• _Source_:
------------

Hunt follows £210m government funding in small modular reactor model


UK aerospace and engineering giant Rolls-Royce is on the hunt for sites for its much-touted small nuclear reactors, which received a £210m grant from the UK government last year.

A consortium of BNF Resources UK Ltd, Exelon Generation Ltd, and Roll-Royce Group is set to invest £195m roughly over three years, qualifying it for a £210m grant from government, specifically UK Research and Innovation Funding.

The group has now written to sites across the country to find a prospective home for a factory to build the new reactors. Writing to Local Enterprise Partnerships – non-profit bodies which aim to bring councils and commerce together – the group is seeking bids for the location of its "factory" set to make the new approach to nuclear-powered electricity generation, according to the Financial Times.

Small modular reactors (SMRs) are much smaller than the current generation of nuclear reactors under construction. While Hinkley Point C, currently being built by EDF in the west of England, is expected to produce 3,200MW of electricity – around 7 per cent of the UK's consumption – SMRs are expected to produce 300MWe per unit. Rolls-Royce said one of its SMR power stations will have the capacity to generate 470MW of "low carbon energy."

But what SMRs lack in economies of scale, they make up for in modular design and off-site construction. The International Atomic Energy Authority says that "prefabricated units of SMRs can be manufactured and then shipped and installed on-site, making them more affordable to build than large power reactors, which are often custom-designed for a particular location, sometimes leading to construction delays. SMRs offer savings in cost and construction time, and they can be deployed incrementally to match increasing energy demand."

------------

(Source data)
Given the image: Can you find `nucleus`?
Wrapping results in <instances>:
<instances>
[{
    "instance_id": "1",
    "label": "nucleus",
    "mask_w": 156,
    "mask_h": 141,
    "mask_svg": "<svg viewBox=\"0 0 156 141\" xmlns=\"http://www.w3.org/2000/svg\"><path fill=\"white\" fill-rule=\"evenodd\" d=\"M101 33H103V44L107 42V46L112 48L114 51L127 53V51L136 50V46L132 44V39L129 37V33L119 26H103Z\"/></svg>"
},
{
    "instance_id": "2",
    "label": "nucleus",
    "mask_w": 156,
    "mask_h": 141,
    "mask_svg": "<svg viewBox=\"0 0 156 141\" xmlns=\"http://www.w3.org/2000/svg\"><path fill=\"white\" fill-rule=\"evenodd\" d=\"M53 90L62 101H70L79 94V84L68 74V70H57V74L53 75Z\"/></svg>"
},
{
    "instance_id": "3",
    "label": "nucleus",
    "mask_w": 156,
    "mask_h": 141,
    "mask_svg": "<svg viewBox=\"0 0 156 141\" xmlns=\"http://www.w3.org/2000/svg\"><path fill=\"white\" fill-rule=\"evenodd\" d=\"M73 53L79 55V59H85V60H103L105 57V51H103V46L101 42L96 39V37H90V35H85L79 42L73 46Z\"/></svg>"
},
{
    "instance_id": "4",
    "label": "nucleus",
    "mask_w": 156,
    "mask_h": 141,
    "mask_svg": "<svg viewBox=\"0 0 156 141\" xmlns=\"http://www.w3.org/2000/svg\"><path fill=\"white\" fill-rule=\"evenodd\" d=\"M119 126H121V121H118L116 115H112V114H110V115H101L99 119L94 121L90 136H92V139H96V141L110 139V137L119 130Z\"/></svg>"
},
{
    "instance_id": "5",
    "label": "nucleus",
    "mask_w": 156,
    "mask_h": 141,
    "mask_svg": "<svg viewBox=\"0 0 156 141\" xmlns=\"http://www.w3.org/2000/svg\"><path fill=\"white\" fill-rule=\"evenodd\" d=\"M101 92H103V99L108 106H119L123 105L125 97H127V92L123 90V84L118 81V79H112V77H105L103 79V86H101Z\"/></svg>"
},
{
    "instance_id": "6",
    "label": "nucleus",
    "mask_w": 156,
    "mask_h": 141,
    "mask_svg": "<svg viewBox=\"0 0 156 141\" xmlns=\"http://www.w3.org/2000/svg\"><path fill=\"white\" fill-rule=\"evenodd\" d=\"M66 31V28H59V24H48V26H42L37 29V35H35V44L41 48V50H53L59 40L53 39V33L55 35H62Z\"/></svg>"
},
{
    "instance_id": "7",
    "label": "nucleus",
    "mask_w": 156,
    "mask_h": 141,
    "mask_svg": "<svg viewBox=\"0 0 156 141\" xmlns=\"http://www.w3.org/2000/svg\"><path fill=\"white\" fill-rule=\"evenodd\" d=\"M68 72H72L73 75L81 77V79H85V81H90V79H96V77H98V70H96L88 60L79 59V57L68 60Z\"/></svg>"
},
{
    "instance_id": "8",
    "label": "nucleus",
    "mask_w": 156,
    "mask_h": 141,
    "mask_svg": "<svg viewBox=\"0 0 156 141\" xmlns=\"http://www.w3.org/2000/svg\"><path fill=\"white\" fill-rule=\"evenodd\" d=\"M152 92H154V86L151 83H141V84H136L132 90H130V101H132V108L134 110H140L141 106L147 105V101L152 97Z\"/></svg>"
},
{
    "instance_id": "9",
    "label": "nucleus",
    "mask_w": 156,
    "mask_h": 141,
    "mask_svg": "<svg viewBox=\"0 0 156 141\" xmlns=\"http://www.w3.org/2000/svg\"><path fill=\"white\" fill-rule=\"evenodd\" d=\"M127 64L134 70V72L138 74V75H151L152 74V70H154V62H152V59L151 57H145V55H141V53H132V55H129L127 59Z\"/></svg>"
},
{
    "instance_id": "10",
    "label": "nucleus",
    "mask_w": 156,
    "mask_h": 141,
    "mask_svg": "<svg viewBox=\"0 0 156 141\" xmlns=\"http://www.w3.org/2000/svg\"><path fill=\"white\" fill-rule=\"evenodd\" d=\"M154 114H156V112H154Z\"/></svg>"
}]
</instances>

------------

• _Exercise task 1_:
Answer these questions about the article on small modular reactors:
(a) How much is the consortium set to invest, and over roughly how many years?
(b) How much electricity is Hinkley Point C expected to produce?
(c) To which bodies did the group write when seeking bids for its factory location?
• _Exercise task 2_: Copy the passage in the article on small modular reactors starting with "UK aerospace and" and going on through "and Innovation Funding.".

• _Expected output 1_:
(a) £195m, over roughly three years.
(b) 3,200MW.
(c) Local Enterprise Partnerships.

• _Expected output 2_:
UK aerospace and engineering giant Rolls-Royce is on the hunt for sites for its much-touted small nuclear reactors, which received a £210m grant from the UK government last year.

A consortium of BNF Resources UK Ltd, Exelon Generation Ltd, and Roll-Royce Group is set to invest £195m roughly over three years, qualifying it for a £210m grant from government, specifically UK Research and Innovation Funding.